DIRECTIONS
Beginning with the line that holds "Castiga 3 carti", copy each line exactly through the end of the entries, but leave the pictures out.

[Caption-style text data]
-------------------------

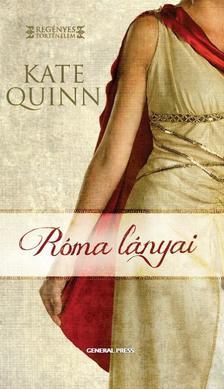 Kate Quinn - Róma lányai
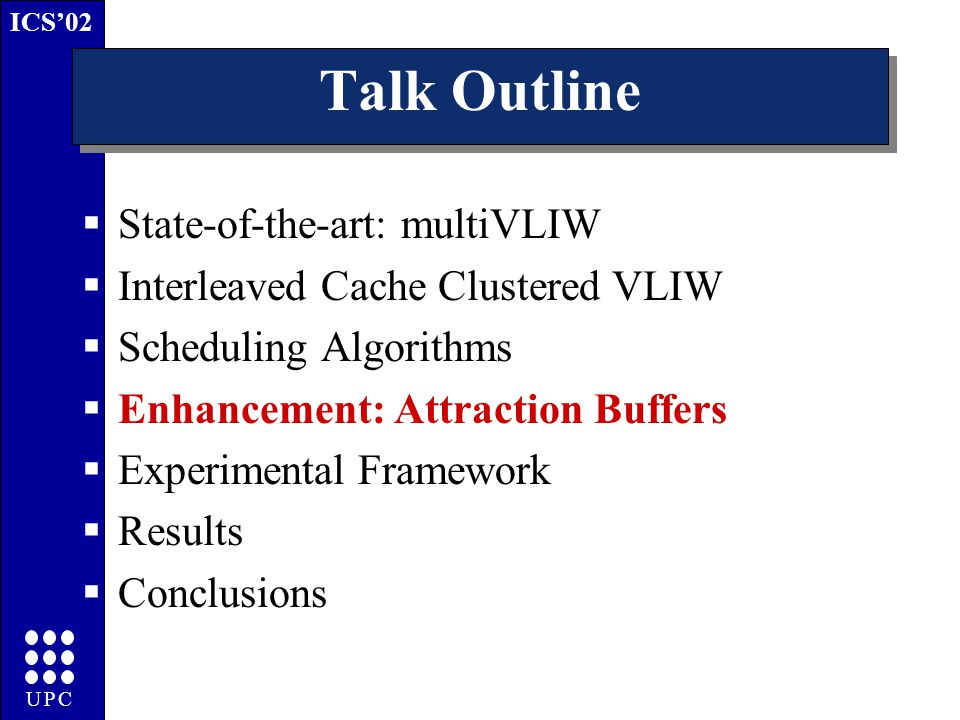ICS'02 UPC Talk Outline  State-of-the-art: multiVLIW  Interleaved Cache Clustered VLIW  Scheduling Algorithms  Enhancement: Attraction Buffers  Experimental Framework  Results  Conclusions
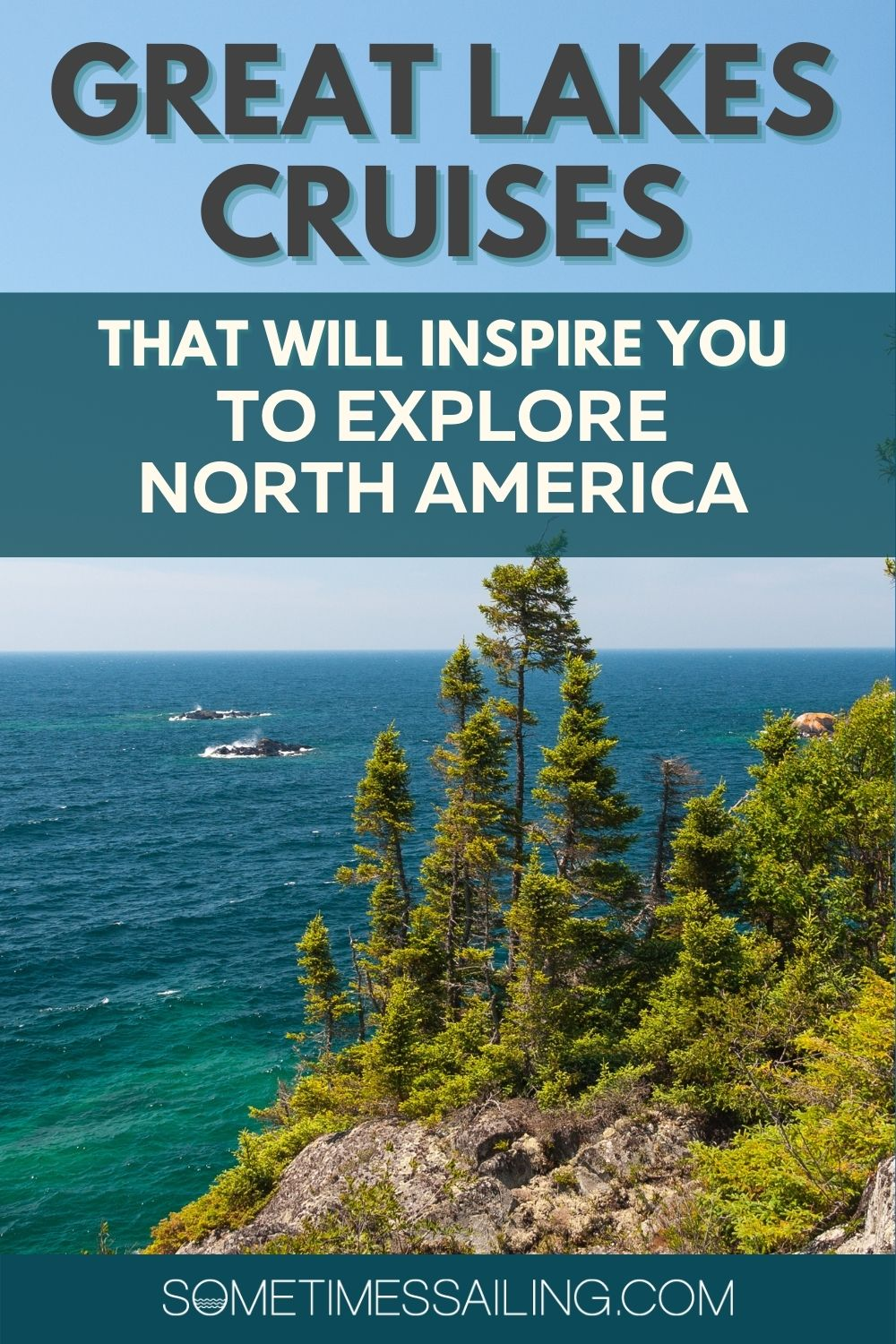 Great Lakes Cruises Pinterest image with a photo of one of the lakes, with evergreen trees in the foreground.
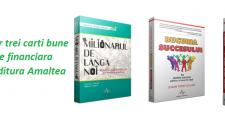 Castiga 3 carti bune de educatie financiara oferite de Editura Amaltea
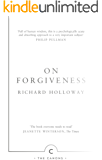 On Forgiveness: How Can We Forgive the Unforgivable? (Canons Book 33)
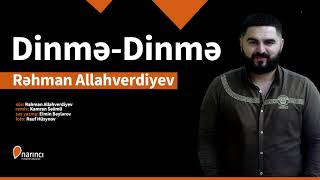 Rehman Allahverdiyev - Dinme-Dinme (Yeni 2019)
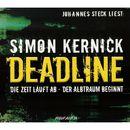 Deadline: Die Zeit läuft ab - Der Albtraum beginnt (gekürzt)/Simon Kernick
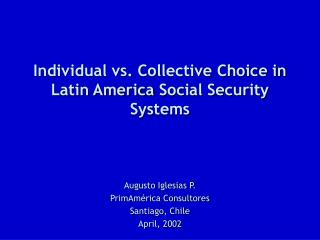 Individual vs. Collective Choice in Latin America  Social Security Systems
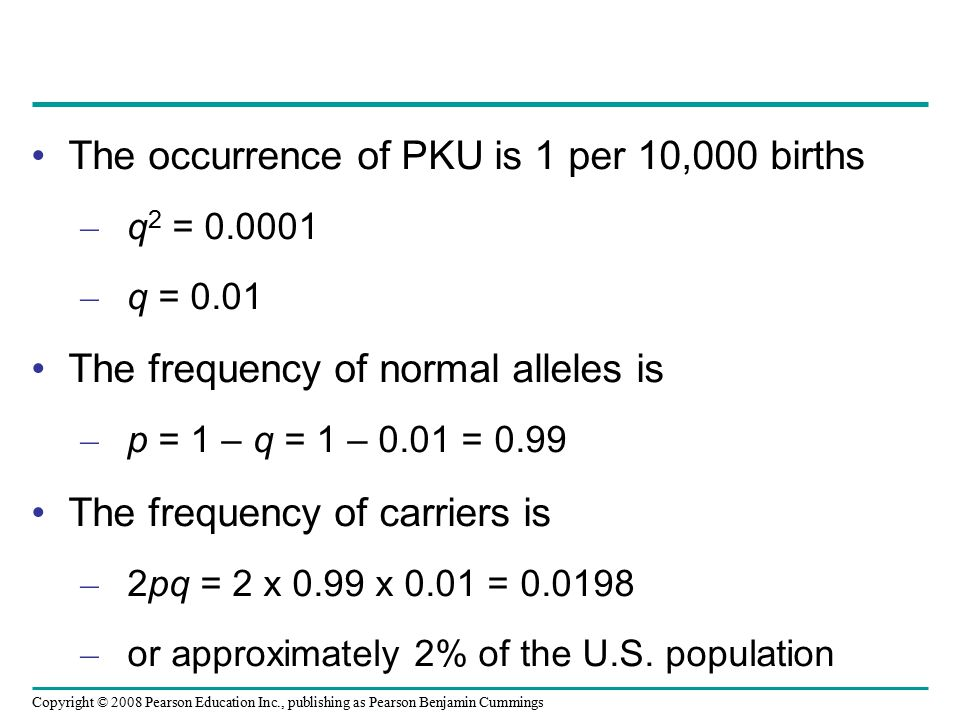Copyright © 2008 Pearson Education Inc., publishing as Pearson Benjamin Cummings The occurrence of PKU is 1 per 10,000 births – q 2 = 0.0001 – q = 0.0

-------------------------

EXERCISE ANSWER
 Castiga 3 carti bune de educatie financiara oferite de Editura Amaltea
 On Forgiveness: How Can We Forgive the Unforgivable? (Canons Book 33)
 Rehman Allahverdiyev - Dinme-Dinme (Yeni 2019)
 Deadline: Die Zeit läuft ab - Der Albtraum beginnt (gekürzt)/Simon Kernick
 Individual vs. Collective Choice in Latin America  Social Security Systems
Copyright © 2008 Pearson Education Inc., publishing as Pearson Benjamin Cummings The occurrence of PKU is 1 per 10,000 births – q 2 = 0.0001 – q = 0.0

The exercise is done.